Stored records ->
**********
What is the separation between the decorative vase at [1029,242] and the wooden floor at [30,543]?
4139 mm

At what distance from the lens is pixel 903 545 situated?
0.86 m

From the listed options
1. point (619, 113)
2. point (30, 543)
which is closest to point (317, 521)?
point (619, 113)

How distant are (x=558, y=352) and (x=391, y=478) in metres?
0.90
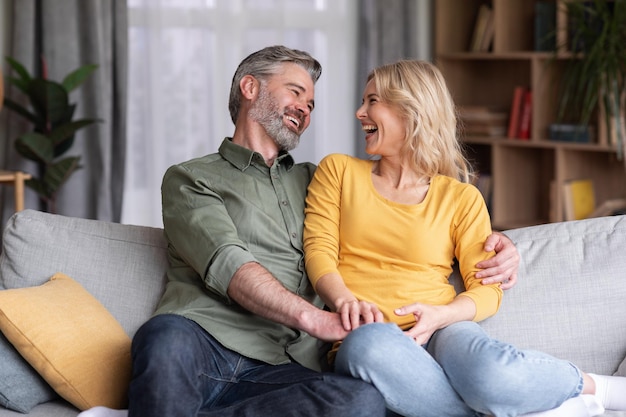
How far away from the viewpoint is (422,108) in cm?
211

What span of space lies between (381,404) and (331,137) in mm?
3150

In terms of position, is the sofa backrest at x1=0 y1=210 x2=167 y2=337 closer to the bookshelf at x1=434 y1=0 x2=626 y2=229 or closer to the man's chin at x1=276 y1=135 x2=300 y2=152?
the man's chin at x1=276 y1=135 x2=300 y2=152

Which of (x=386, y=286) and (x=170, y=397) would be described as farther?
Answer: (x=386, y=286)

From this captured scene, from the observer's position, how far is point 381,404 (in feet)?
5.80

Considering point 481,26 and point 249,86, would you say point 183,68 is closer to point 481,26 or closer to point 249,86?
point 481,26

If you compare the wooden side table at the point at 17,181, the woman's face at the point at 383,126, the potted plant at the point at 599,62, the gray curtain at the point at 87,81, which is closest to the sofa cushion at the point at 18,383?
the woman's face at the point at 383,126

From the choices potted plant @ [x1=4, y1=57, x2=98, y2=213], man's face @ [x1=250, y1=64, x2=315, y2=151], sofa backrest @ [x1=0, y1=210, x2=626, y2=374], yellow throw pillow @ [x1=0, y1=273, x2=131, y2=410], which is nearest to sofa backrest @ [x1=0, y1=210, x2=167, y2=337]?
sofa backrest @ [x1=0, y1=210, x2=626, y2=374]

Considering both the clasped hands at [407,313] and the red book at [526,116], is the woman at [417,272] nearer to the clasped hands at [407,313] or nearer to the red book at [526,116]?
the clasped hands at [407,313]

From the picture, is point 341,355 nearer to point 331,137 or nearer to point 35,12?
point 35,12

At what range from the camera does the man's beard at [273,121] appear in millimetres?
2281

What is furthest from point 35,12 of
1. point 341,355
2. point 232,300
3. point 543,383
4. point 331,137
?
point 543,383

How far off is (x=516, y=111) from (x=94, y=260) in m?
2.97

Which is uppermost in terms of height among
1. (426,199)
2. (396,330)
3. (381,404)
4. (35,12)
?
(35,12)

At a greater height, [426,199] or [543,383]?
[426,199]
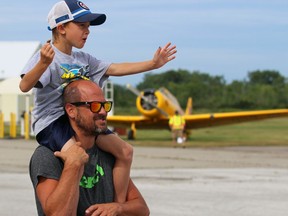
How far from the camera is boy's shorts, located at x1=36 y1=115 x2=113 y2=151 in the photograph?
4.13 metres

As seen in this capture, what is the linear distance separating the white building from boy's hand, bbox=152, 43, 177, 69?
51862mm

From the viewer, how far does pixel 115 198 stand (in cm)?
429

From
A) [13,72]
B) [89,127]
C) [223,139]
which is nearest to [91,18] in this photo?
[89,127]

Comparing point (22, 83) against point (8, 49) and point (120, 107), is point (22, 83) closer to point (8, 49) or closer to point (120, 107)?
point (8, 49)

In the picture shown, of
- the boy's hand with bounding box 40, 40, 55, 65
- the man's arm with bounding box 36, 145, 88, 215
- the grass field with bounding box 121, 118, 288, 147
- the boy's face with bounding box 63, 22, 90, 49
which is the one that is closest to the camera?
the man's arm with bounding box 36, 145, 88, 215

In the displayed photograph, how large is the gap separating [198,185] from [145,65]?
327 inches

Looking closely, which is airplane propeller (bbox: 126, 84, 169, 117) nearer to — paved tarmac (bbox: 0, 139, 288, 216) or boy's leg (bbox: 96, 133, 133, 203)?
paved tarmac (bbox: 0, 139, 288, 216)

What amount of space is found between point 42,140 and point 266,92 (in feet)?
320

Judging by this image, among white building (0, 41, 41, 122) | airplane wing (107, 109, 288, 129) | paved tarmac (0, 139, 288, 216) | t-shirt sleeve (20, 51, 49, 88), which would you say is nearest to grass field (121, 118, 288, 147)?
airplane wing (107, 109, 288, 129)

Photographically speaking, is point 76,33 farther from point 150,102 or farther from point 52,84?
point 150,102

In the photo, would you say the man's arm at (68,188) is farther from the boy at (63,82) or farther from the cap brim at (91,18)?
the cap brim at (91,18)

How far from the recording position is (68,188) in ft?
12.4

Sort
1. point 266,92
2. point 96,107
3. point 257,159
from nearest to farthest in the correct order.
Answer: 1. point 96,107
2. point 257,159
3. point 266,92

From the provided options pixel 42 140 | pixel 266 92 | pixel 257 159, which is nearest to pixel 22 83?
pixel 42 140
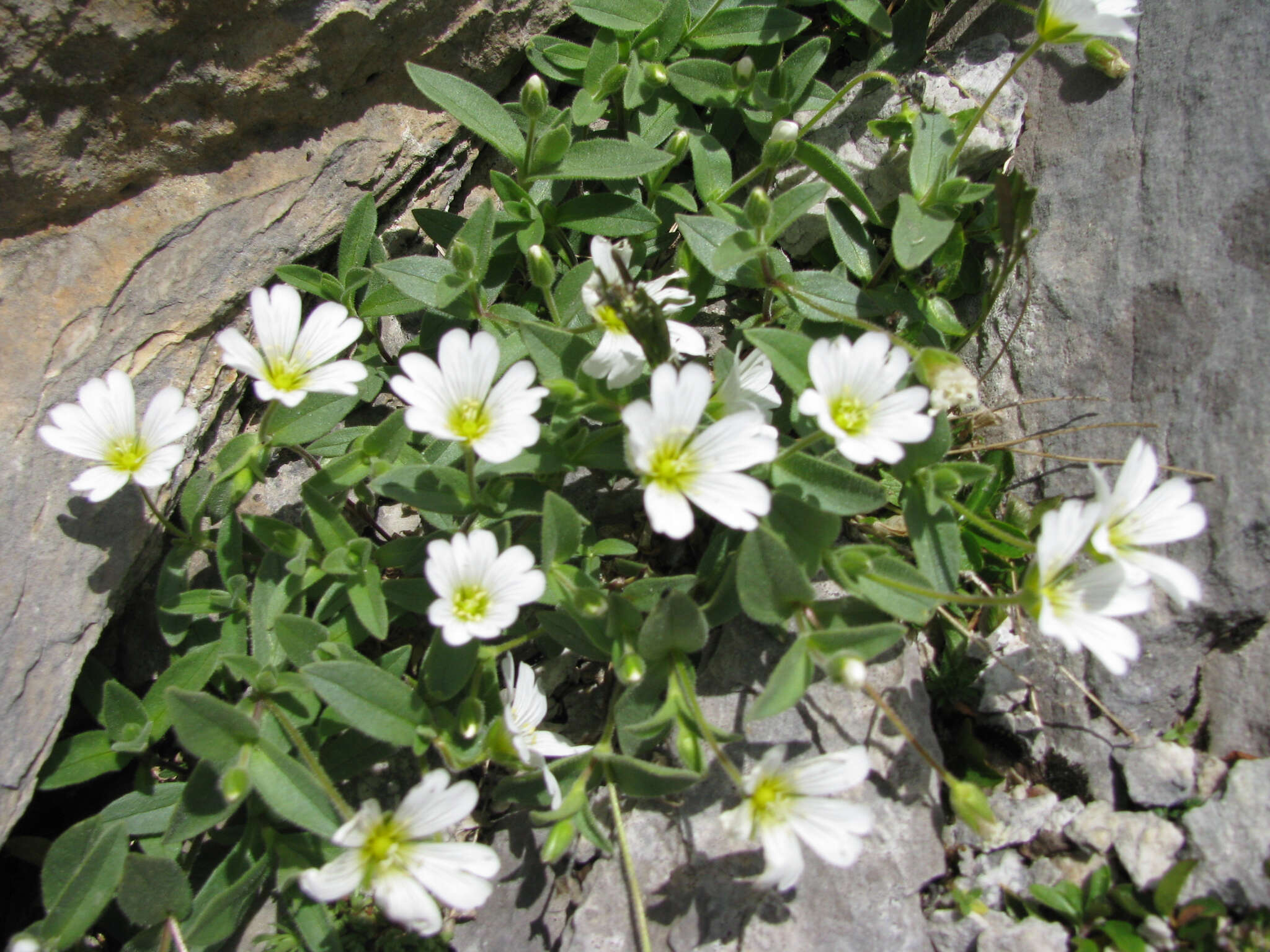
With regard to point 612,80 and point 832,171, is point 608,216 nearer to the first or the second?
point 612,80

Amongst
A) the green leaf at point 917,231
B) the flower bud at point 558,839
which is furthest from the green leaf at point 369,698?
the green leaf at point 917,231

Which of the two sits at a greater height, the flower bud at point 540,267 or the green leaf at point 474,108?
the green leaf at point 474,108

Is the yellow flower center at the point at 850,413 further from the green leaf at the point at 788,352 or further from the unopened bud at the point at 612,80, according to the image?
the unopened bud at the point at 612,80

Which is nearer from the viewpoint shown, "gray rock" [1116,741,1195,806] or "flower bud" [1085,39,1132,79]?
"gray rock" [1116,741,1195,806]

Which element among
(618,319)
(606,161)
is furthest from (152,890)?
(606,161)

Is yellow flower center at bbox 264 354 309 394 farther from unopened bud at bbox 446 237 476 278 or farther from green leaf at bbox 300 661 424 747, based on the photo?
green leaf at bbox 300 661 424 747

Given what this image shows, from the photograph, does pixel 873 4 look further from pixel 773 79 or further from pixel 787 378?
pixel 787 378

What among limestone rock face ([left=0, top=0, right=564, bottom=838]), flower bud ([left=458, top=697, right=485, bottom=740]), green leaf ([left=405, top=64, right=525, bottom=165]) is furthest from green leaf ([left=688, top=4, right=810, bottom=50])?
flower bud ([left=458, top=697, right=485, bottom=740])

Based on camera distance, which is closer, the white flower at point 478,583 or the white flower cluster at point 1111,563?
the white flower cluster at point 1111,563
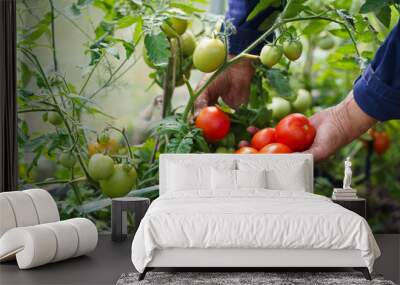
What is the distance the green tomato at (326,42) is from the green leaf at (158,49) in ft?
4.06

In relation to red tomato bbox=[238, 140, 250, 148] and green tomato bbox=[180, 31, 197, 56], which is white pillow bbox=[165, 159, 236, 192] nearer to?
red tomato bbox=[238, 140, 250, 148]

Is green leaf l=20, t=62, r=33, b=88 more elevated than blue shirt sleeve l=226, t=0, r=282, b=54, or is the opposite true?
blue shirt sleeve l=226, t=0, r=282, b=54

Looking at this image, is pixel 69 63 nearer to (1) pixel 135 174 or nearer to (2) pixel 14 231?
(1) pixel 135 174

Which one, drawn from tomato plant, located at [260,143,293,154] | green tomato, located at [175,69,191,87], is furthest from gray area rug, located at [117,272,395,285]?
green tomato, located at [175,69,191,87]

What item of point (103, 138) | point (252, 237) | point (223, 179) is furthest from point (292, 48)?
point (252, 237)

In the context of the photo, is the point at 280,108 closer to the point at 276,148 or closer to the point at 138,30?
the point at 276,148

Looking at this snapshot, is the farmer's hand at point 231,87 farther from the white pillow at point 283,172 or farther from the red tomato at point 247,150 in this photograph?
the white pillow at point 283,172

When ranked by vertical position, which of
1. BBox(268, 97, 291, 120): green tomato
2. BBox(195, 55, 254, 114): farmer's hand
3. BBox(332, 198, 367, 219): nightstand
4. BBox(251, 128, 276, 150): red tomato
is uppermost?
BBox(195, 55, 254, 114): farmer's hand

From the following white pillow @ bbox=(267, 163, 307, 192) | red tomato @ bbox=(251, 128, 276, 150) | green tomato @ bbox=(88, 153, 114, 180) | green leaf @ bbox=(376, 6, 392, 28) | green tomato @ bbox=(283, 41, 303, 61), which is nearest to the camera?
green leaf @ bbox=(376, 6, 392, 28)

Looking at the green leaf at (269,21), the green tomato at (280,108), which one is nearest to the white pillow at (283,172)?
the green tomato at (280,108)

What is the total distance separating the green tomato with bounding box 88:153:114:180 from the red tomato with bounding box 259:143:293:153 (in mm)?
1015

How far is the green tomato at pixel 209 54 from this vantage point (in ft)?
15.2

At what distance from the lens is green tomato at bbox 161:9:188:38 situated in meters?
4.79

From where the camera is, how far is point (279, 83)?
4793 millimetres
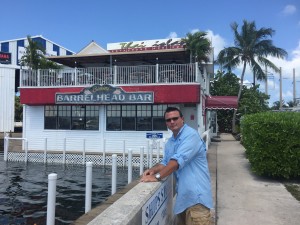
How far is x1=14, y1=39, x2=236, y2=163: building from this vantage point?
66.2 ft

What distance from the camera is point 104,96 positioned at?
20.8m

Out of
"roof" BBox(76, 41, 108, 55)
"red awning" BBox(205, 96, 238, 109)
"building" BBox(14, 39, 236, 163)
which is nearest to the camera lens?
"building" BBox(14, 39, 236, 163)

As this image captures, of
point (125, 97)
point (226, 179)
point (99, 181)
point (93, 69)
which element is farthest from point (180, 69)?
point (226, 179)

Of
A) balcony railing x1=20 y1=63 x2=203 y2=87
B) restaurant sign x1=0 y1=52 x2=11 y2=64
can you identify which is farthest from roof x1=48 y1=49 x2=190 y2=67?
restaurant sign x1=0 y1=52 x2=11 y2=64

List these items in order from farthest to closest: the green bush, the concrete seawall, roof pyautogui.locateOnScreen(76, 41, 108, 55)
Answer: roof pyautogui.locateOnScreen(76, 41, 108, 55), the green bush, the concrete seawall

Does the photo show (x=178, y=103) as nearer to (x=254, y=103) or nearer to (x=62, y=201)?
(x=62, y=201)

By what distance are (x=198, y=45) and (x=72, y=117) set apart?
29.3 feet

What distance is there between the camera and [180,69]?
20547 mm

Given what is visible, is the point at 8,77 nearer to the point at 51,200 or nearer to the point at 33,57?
**********
Problem details -> Lines from the one containing "List these items" through the final line are to be given again verbatim, with nothing before or after.

Result for this exercise ->
List these items in order from farthest to closest: the green bush, the concrete seawall, roof pyautogui.locateOnScreen(76, 41, 108, 55)
Answer: roof pyautogui.locateOnScreen(76, 41, 108, 55), the green bush, the concrete seawall

Does the photo show (x=178, y=103) as nearer to (x=254, y=103) or nearer to (x=62, y=201)?
(x=62, y=201)

By what distance are (x=198, y=45) and (x=72, y=117) set apart?
29.3 feet

What distance is there between the camera and [180,69]?
20547 mm

Given what is visible, is the point at 8,77 nearer to the point at 51,200 or nearer to the point at 33,57?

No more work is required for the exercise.